▶ Source
Langues officielles : encore du chemin à faire pour l’égalité

La Cour suprême du Canada. Archives ONFR+

OTTAWA – La Charte canadienne des droits et liberté a beau consacrer l’égalité du français et de l’anglais comme langues officielles du Canada dans son article 16, elle n’est pas encore parvenue à faire respecter ce principe, ni à faire du Canada un pays véritablement bilingue, selon les nombreux intervenants de la 6e rencontre annuelle du Programme d’appui aux droits linguistiques (PADL), à Ottawa.

BENJAMIN VACHET
bvachet@tfo.org | @BVachet

Il y a encore des progrès à faire pour atteindre « l’égalité de statut et d’usage du français et de l’anglais au Canada », telle qu’énoncée dans l’article 16 de la première partie de la Loi constitutionnelle de 1982. Les récentes causes plaidées devant les tribunaux en matière de droits linguistiques rappellent que plusieurs questions demeurent non résolues, selon l’ancien juge de la Cour suprême du Canada, Michel Bastarache.

« Les tribunaux ont dû forcer la main des gouvernements à plusieurs reprises car les droits linguistiques ne sont pas encore reconnus comme nécessaires, mais simplement vus comme un accommodement. Cette situation est inquiétante pour la minorité qui doit, chaque année, avoir recours aux tribunaux pour défendre et obtenir des droits qui lui paraissent fondamentaux et évidents, comme sur la gestion scolaire. »

Pour le commissaire aux langues officielles, Graham Fraser, il s’agit du plus grand défi pour le Canada.

« On a vu des progrès à travers le Canada depuis 1982, comme en matière de gestion scolaire ou de services offerts, mais il y a toujours des défis, notamment celui de la visibilité, pour les communautés de langues officielles en situation minoritaire. Cela entraîne une difficulté pour la majorité de reconnaître et de comprendre la nature de ces communautés. »

Même dans la seule province officiellement bilingue du Canada, le Nouveau-Brunswick, l’incompréhension demeure quant à la mise en œuvre des droits linguistiques.

▶ Données pour l'étiquetage par boîtes englobantes
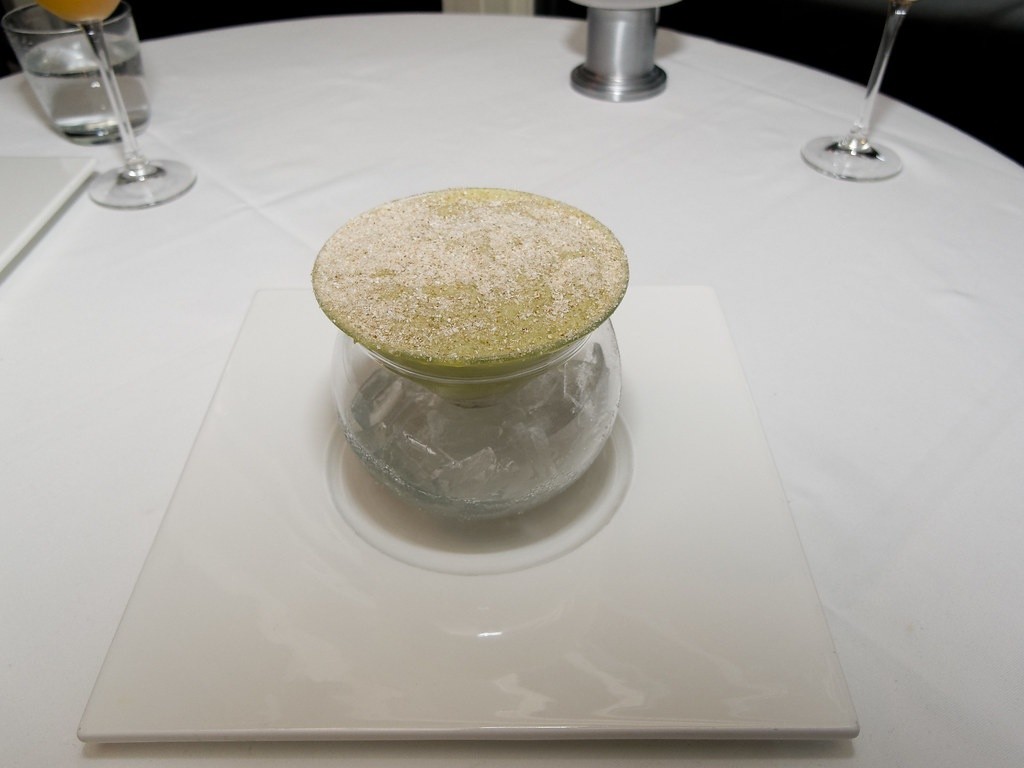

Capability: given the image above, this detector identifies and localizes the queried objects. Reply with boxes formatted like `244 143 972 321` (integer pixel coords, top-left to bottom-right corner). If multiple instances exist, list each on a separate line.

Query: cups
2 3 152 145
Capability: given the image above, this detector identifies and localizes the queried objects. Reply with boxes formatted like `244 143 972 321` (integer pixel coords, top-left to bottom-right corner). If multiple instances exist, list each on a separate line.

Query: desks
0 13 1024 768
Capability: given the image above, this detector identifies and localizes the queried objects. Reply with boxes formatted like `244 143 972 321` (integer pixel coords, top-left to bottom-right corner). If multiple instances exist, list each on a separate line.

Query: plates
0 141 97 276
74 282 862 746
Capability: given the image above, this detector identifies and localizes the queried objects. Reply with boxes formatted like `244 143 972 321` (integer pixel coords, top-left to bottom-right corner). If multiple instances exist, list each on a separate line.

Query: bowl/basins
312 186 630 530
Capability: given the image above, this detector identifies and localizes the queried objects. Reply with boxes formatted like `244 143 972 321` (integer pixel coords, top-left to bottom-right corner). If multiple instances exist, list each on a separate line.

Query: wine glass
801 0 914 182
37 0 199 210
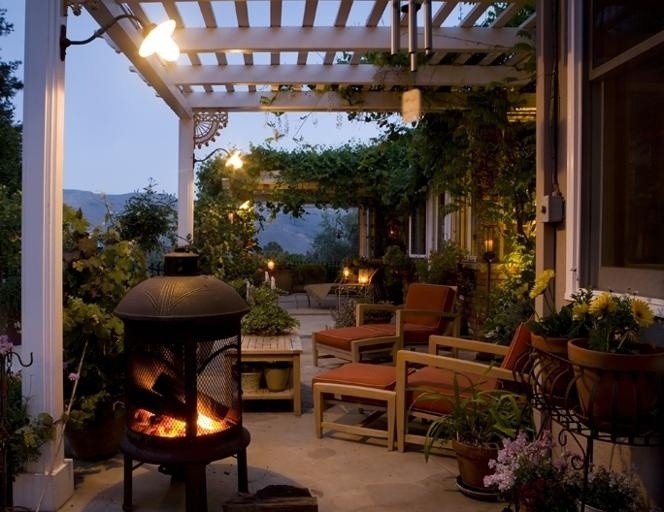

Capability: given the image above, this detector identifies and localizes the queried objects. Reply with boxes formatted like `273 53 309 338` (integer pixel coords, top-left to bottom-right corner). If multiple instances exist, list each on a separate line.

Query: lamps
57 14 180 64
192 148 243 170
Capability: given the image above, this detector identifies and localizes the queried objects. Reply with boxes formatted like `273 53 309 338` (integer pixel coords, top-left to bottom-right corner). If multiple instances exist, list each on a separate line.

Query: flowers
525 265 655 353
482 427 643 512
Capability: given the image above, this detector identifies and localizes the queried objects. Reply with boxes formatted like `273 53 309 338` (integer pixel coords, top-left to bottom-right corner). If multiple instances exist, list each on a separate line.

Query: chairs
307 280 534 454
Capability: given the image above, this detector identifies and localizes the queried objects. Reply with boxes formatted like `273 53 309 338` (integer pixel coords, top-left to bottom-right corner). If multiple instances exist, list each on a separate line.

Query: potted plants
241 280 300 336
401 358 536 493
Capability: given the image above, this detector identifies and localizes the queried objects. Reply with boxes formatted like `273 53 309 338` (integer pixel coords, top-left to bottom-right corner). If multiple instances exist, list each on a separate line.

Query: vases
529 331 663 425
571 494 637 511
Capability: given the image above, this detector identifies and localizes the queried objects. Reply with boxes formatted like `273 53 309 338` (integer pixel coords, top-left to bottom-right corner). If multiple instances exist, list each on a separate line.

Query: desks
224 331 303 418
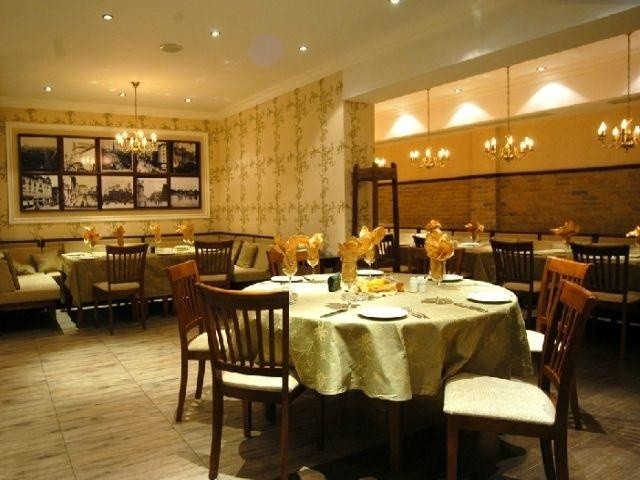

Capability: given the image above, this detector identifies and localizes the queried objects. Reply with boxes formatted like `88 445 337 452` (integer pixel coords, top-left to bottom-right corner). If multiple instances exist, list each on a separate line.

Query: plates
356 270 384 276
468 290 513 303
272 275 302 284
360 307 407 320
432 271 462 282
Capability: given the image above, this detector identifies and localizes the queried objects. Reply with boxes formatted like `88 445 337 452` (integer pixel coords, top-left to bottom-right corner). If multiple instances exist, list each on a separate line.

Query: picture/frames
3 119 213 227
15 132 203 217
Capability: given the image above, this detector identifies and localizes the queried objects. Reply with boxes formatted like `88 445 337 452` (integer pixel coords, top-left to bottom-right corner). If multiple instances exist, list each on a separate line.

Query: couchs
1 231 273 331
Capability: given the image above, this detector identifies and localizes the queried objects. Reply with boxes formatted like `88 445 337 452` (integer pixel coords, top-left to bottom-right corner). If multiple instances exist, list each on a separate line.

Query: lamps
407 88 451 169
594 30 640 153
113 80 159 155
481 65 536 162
--
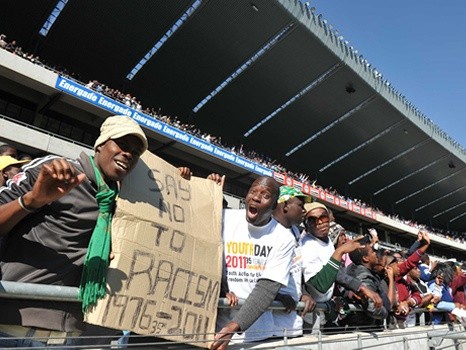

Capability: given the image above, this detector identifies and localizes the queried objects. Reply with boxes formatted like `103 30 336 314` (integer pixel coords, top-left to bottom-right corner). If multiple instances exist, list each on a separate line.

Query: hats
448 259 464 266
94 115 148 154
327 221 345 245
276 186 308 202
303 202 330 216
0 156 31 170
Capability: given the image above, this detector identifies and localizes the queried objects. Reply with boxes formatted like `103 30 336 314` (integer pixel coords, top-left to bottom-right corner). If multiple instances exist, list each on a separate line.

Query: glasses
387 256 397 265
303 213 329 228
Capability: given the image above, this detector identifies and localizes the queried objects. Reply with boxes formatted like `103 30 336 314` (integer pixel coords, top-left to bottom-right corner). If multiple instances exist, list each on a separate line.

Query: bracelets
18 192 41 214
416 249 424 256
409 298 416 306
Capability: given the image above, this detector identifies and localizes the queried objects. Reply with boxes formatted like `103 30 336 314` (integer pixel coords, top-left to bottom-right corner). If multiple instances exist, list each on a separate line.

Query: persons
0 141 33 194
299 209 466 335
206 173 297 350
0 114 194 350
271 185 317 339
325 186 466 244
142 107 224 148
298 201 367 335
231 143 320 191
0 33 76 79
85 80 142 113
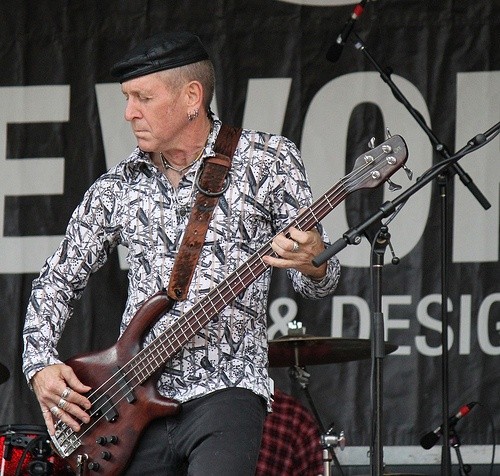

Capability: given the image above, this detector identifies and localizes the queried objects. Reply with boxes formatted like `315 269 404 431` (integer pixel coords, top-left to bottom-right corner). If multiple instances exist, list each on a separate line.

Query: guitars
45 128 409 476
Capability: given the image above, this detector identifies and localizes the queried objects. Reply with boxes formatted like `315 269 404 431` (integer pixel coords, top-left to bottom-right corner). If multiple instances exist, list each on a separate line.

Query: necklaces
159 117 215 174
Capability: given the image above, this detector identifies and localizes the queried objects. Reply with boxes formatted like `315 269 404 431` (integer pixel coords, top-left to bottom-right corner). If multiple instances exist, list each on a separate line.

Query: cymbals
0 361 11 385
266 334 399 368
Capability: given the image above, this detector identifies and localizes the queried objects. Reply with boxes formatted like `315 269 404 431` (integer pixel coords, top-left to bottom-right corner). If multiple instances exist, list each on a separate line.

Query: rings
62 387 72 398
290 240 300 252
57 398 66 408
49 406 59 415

▶ Consigne
Recopiez l'article sur les langues officielles présenté plus haut en entier, sans y apporter la moindre modification.

▶ Résultat final
Langues officielles : encore du chemin à faire pour l’égalité

La Cour suprême du Canada. Archives ONFR+

OTTAWA – La Charte canadienne des droits et liberté a beau consacrer l’égalité du français et de l’anglais comme langues officielles du Canada dans son article 16, elle n’est pas encore parvenue à faire respecter ce principe, ni à faire du Canada un pays véritablement bilingue, selon les nombreux intervenants de la 6e rencontre annuelle du Programme d’appui aux droits linguistiques (PADL), à Ottawa.

BENJAMIN VACHET
bvachet@tfo.org | @BVachet

Il y a encore des progrès à faire pour atteindre « l’égalité de statut et d’usage du français et de l’anglais au Canada », telle qu’énoncée dans l’article 16 de la première partie de la Loi constitutionnelle de 1982. Les récentes causes plaidées devant les tribunaux en matière de droits linguistiques rappellent que plusieurs questions demeurent non résolues, selon l’ancien juge de la Cour suprême du Canada, Michel Bastarache.

« Les tribunaux ont dû forcer la main des gouvernements à plusieurs reprises car les droits linguistiques ne sont pas encore reconnus comme nécessaires, mais simplement vus comme un accommodement. Cette situation est inquiétante pour la minorité qui doit, chaque année, avoir recours aux tribunaux pour défendre et obtenir des droits qui lui paraissent fondamentaux et évidents, comme sur la gestion scolaire. »

Pour le commissaire aux langues officielles, Graham Fraser, il s’agit du plus grand défi pour le Canada.

« On a vu des progrès à travers le Canada depuis 1982, comme en matière de gestion scolaire ou de services offerts, mais il y a toujours des défis, notamment celui de la visibilité, pour les communautés de langues officielles en situation minoritaire. Cela entraîne une difficulté pour la majorité de reconnaître et de comprendre la nature de ces communautés. »

Même dans la seule province officiellement bilingue du Canada, le Nouveau-Brunswick, l’incompréhension demeure quant à la mise en œuvre des droits linguistiques.